Page:
Begin
Artemis Capsizes AC72

Andrew Simpson died tragically after Artemis Racing capsized its AC72 during training on Thursday, May 9. The two-time British Olympian was trapped underneath the boat.

May 10, 2013
Artemis AC72 Capsize

Artemis Racing Capsizes AC72

Artemis Racing capsized its AC72 on May 9, leading to the tragic death of Andrew Simpson. courtesy of

Andrew “Bart” Simpson is confirmed as the sailor who perished in the Artemis capsize May 9, 2013, on San Francisco Bay. The two-time Olympic medalist won a gold in 2008, and a silver in 2012. Simpson was known as one of the happier people on the Olympic circuit, and he really loved his job, said friends and acquaintances.

In a press release from Artemis Racing, CEO Paul Cayard stated, “The entire Artemis Racing team is devastated by what happened. Our heartfelt condolences are with Andrew’s wife and family.”

The press release stated that 36-year-old Simpson, who was the team’s strategist, was trapped underneath the boat, other sources say for 10 minutes or more, and attempts to revive him by doctors afloat and subsequently ashore failed.


Artemis Racing capsized its red AC72 on San Francisco Bay a half mile north of Treasure Island during training. The Swedish challenger had support boats on scene to help with the recovery of the crew and boat. The boat tipped over at 1:15 p.m., said Coast Guard Petty Office Mellissa Deaton.

On May 14, America’s Cup organizers announced the summer event will remain on track, and named a panel to investigate the tragic death of Simpson.
End
What you are asked to do: Can you carry on the article about the Artemis AC72 capsize from the point where it stops?

Questions about scene geometry:
Begin
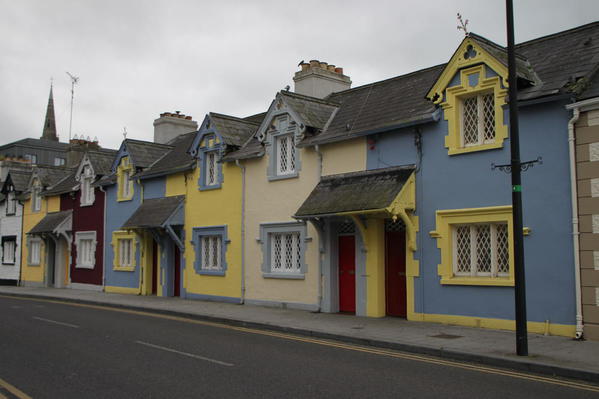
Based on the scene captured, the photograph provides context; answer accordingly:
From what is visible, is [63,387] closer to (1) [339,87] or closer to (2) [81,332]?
(2) [81,332]

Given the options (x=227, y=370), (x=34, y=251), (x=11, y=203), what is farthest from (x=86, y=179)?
(x=227, y=370)

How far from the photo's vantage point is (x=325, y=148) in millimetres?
17219

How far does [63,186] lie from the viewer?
32.3 m

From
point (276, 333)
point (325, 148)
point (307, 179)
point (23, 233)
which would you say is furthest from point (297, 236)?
point (23, 233)

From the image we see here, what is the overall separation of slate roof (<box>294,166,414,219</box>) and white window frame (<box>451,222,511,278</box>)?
1760 mm

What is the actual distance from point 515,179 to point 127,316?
End
Exercise output:
A statement was released on Friday, May 10, from Torbjörn Törnqvist, Chairman of Artemis Racing:_
“Our thoughts are with Andrew’s family, who suffered a tragic loss yesterday—of a son, a father, and a husband. As our friend and teammate, Andrew “Bart” Simpson was central to Artemis Racing, both in the course of racing and our lives. His presence and personality was a binding force and he will be missed. Right now, the primary focus of Artemis Racing is on the well-being of our team members and their families, and the America’s Cup competition will remain second to that.”
Artemis Racing will conduct a thorough analysis and review of this accident and will be looking at how the risks inherent to such competitive sailing can be limited in the future for the safety of the team and all competitors in the sailing community._


Artemis Racing CEO Paul Cayard held a press conference from the Artemis Base Thursday evening, May 9, which was streamed live by at least one local TV station. Here is the full text of his brief comments:
“Our thoughts are with Andrew Simpson’s family, his wife and kids, and also with the rest of my teammates.
_ Shocking experience to go through and we have a lot to deal with in the next few days in terms of assuring everybody’s well being._
_ The boat itself is under control, but it’s certainly not the first of our concerns. We’re focused on the people and so that’s what we’re working with and on and we’ll give you more information when we’re able to.”_

Sailing World sends its condolences to Simpson’s family, friends, and the entire Artemis team.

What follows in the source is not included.